↓↓↓

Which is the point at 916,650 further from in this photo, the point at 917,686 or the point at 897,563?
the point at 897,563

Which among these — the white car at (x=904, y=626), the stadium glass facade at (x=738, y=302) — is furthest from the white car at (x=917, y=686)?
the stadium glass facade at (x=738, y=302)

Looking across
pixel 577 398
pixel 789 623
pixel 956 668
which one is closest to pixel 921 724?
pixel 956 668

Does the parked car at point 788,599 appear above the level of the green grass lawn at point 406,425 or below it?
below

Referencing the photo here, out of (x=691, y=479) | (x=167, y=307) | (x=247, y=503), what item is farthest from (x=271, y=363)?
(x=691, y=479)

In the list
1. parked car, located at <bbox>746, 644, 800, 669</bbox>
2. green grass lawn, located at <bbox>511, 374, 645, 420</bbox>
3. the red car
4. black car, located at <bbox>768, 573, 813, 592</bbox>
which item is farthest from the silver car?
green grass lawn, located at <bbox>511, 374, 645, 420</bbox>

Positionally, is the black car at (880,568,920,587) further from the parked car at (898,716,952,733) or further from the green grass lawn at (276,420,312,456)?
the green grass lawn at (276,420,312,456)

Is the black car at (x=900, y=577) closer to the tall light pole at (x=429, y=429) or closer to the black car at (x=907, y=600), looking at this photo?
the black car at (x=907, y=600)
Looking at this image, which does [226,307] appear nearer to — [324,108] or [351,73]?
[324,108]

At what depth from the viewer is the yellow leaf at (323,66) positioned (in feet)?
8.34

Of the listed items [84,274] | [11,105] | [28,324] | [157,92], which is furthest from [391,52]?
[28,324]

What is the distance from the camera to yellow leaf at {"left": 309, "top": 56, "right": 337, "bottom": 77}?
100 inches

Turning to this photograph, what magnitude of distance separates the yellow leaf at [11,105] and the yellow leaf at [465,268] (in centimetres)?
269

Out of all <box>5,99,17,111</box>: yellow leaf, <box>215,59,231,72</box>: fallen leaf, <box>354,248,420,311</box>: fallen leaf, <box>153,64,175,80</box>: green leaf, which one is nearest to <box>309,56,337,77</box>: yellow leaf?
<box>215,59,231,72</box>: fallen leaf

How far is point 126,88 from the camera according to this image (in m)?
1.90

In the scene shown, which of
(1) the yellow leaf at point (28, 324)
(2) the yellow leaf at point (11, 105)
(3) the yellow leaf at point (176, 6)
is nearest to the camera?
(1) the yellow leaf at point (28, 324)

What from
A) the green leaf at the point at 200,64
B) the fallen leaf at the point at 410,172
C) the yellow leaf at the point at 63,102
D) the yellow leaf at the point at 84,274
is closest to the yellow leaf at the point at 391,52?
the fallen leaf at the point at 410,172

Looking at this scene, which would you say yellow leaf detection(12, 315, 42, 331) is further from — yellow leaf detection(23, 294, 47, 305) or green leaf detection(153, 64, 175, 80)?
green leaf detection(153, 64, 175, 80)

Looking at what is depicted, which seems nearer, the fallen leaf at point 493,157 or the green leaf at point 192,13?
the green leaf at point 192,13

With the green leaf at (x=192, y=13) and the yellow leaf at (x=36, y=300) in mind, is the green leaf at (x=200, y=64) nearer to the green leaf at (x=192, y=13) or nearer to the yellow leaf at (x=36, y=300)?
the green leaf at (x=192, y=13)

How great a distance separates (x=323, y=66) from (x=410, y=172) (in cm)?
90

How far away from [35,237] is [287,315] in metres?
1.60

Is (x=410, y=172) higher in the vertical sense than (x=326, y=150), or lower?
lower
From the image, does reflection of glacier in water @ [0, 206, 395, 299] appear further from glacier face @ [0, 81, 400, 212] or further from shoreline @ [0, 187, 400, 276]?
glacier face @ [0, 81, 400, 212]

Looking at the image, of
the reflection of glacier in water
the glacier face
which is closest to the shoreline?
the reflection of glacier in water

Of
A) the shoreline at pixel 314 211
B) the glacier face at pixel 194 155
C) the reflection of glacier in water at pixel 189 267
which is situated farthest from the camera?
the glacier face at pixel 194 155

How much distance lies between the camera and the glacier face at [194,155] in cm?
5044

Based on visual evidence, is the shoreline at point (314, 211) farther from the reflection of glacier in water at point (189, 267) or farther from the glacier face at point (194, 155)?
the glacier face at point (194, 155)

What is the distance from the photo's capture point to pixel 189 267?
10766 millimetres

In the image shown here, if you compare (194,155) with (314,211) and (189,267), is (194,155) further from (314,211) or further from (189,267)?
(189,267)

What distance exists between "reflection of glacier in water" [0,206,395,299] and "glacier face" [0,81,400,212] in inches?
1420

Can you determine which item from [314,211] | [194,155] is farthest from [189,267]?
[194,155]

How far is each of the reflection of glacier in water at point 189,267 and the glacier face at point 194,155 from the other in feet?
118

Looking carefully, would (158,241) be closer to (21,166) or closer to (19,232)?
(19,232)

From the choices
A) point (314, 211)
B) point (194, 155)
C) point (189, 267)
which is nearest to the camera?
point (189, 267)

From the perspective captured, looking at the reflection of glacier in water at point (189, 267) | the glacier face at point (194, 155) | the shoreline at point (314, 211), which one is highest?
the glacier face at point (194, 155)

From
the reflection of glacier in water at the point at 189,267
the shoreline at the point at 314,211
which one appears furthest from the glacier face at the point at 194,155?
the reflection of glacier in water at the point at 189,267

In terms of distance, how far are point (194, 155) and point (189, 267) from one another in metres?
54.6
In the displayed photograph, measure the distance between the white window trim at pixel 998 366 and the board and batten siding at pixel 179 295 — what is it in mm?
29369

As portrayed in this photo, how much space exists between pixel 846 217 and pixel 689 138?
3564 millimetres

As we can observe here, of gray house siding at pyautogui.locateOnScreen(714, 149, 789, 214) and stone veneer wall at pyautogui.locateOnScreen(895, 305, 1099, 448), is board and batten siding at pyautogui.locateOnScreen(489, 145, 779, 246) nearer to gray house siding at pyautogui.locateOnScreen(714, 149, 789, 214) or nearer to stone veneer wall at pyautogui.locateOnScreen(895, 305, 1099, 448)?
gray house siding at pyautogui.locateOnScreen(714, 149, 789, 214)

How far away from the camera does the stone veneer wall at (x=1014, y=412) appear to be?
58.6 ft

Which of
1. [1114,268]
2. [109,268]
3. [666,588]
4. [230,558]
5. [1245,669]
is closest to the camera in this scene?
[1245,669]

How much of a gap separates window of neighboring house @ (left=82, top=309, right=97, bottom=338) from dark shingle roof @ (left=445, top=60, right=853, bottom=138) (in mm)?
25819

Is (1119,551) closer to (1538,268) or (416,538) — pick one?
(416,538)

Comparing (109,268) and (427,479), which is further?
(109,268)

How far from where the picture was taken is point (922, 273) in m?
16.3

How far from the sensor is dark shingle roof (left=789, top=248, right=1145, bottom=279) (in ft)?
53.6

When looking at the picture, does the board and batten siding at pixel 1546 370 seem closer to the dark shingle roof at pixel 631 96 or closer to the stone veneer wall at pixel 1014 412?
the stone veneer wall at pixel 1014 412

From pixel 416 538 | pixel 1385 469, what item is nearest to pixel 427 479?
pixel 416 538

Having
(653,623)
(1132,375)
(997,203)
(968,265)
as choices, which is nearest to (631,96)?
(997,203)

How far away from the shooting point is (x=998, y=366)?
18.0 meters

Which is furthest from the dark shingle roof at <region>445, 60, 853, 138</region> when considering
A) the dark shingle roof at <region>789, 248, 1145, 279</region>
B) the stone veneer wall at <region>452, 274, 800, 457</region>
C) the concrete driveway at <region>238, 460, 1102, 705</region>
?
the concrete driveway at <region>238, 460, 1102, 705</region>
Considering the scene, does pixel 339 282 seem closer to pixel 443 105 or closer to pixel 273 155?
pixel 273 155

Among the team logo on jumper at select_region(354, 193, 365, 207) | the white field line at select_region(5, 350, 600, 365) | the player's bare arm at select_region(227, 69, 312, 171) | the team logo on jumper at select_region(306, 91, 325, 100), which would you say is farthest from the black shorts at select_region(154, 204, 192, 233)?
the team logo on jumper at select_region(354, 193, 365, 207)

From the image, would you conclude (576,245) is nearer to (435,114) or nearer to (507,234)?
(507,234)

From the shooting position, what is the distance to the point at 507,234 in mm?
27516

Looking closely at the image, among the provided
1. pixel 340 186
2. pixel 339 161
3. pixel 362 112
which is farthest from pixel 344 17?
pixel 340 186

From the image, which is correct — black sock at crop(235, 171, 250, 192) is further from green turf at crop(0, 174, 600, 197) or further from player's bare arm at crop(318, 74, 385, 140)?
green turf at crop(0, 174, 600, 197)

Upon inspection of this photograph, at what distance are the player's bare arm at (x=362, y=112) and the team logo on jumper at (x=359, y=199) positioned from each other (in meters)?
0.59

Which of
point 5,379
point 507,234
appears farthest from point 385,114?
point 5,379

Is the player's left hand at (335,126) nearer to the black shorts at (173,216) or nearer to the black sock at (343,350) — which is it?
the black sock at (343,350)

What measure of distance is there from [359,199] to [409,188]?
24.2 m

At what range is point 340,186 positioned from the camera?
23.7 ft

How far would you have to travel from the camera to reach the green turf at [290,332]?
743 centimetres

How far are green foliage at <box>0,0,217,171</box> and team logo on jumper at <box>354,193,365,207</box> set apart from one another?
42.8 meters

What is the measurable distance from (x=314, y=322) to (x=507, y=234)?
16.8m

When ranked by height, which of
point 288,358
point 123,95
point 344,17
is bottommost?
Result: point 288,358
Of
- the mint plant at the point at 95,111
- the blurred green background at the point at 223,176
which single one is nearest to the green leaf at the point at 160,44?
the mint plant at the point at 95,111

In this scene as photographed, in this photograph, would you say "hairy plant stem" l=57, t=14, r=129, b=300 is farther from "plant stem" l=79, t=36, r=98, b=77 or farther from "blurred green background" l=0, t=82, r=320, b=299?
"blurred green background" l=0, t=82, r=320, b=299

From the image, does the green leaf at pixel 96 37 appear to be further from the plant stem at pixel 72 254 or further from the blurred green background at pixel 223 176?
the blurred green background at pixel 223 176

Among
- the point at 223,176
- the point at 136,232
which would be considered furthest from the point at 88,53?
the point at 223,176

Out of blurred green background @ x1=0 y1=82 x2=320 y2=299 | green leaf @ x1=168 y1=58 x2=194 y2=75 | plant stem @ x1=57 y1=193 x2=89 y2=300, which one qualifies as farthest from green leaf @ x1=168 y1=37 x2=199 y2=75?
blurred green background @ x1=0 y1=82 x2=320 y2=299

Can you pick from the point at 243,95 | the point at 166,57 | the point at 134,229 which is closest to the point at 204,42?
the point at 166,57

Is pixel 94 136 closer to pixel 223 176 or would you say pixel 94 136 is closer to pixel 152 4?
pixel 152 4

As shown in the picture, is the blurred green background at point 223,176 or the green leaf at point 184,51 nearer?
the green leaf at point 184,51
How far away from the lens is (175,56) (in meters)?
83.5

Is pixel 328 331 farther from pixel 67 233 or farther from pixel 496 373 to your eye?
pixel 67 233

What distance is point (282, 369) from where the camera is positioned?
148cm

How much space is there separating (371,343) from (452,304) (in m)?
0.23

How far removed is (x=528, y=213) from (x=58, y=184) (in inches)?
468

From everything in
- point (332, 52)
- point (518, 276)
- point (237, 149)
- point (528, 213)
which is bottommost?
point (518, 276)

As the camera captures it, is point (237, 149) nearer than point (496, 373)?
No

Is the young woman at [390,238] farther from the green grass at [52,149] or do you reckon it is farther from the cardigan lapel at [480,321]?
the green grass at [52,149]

↑↑↑

[Exercise requirements]: Copy the stretch from the line containing "Is pixel 328" through the end of the records, reproducing every line verbatim.

[Solution]:
Is pixel 328 331 farther from pixel 67 233 or farther from pixel 496 373 to your eye?
pixel 67 233

What distance is point (282, 369) from where the camera is positioned?
148cm

How much space is there separating (371,343) from (452,304) (in m)?
0.23

How far removed is (x=528, y=213) from (x=58, y=184) (in inches)?
468

From everything in
- point (332, 52)
- point (518, 276)
- point (237, 149)
- point (528, 213)
which is bottommost?
point (518, 276)

As the camera captures it, is point (237, 149) nearer than point (496, 373)?
No

Is the young woman at [390,238] farther from the green grass at [52,149] or do you reckon it is farther from the cardigan lapel at [480,321]?
the green grass at [52,149]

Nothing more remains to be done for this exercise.